On Fri, 10 Jul 2009 11:57:21 -0400, Robert Berman
<bermanrl at cfl.rr.com> wrote:

>I think you are looking for a complex solution.

Hardly.

>How about the following example:
>
>
>In [31]: s1='abcdeefghijkl'  #find last 'e'
>
>In [32]: s2=s1[::-1]    #reverses s1
>
>In [33]: j=s2.find('e') #finds first 'e' in reversed string
>
>In [36]: ind=len(s1)-j-1  #index into s1 where last occurrence of 'e' is
>
>In [37]: ind
>Out[37]: 5
>
>In [38]: s1[ind]
>Out[38]: 'e'
>
>In [39]: s1
>Out[39]: 'abcdeefghijkl' BINGO. Done.
>
>Is that not a bit simpler

I did explain (perhaps at too great a length, or with too many
irrelevancies):

>On Fri, 2009-07-10 at 16:24 +0100, Angus Rodgers wrote:
>> [...]
>> On the earlier occasion:
>> [...]
>> I wrote:
>> [...]
>> def rstrip(s):
>>     return lstrip(s[::-1])[::-1]
>>     # Note: far from maximally efficient (two unnecessary copies!)
>> [...]
>> On the present occasion:
>> [...]
>> I thought I had better err in the opposite direction, so I wrote:
>> [...]
>> def rfindchr(strng, ch):
>>     # Surely there's a neater (but still efficient) way?
>>     n = len(strng)
>>     for i in range(n - 1, -1, -1):
>>         if strng[i] == ch:
>>             return i
>>     return -1

I don't even think that's "complicated" (just ugly and clumsy).

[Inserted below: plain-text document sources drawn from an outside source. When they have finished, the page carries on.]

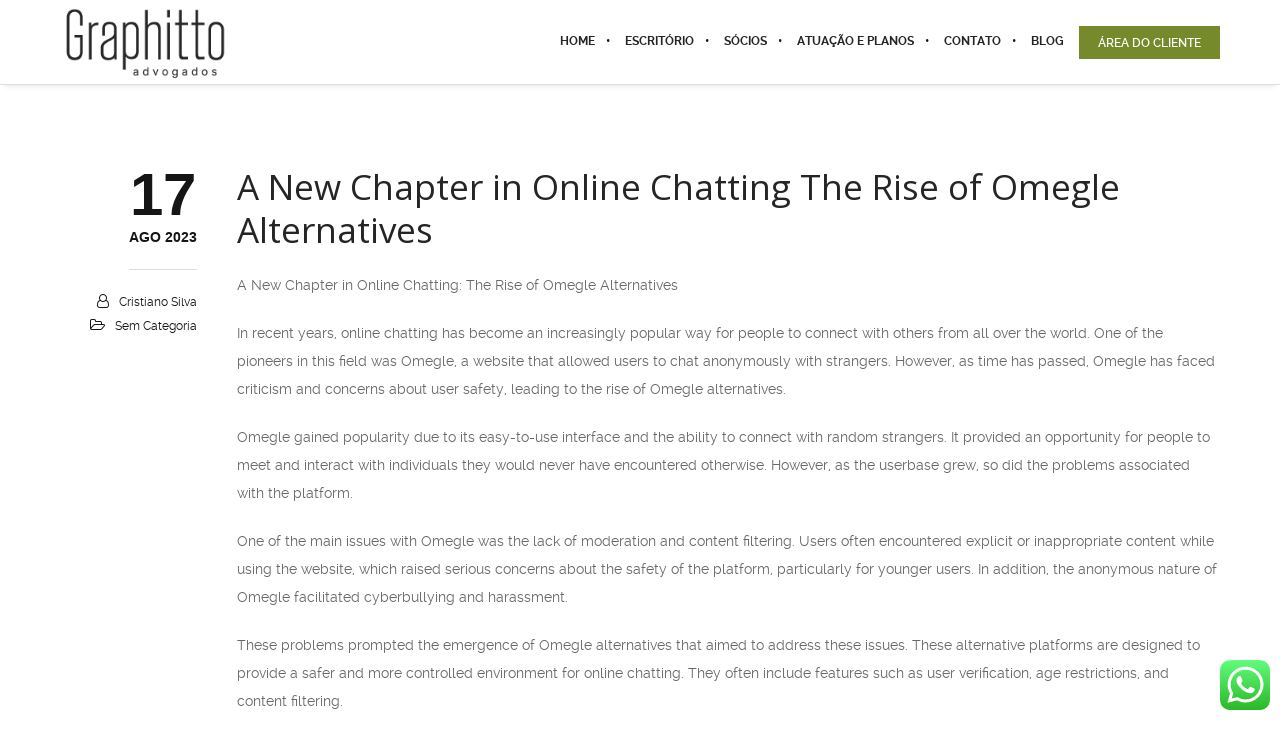

--- FILE ---
content_type: text/plain
request_url: https://www.google-analytics.com/j/collect?v=1&_v=j102&aip=1&a=2002244804&t=pageview&_s=1&dl=https%3A%2F%2Fggaa.adv.br%2F2023%2F08%2F17%2Fa-new-chapter-in-online-chatting-the-rise-of-omegle-alternatives%2F&ul=en-us%40posix&dt=A%20New%20Chapter%20in%20Online%20Chatting%20The%20Rise%20of%20Omegle%20Alternatives%20%7C%20Grando%2C%20Philippsen%20%26%20Miotto%20Advogados&sr=1280x720&vp=1280x720&_u=YEBAAEABAAAAACAAI~&jid=1419740116&gjid=2054069170&cid=1416769946.1763188227&tid=UA-75834992-1&_gid=1101047818.1763188227&_r=1&_slc=1&z=3497651
body_size: -449
content:
2,cG-Y0MD707FVH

I just wondered if there were some simplifying feature of Python
that I had either forgotten or not learned about yet.  Python code
(even mine!) is usually neater than this.

I know efficiency is not always a major concern (and it certainly
isn't of any practical importance in a toy example like this),
but it seems downright profligate to make a reversed copy of a
string just in order to avoid searching it backwards, and to make
use of a nifty notation like "[::-1]" - even though my own first 
instinct is to do exactly that, to save "development time", and
to make use of a previous solution.
-- 
Angus Rodgers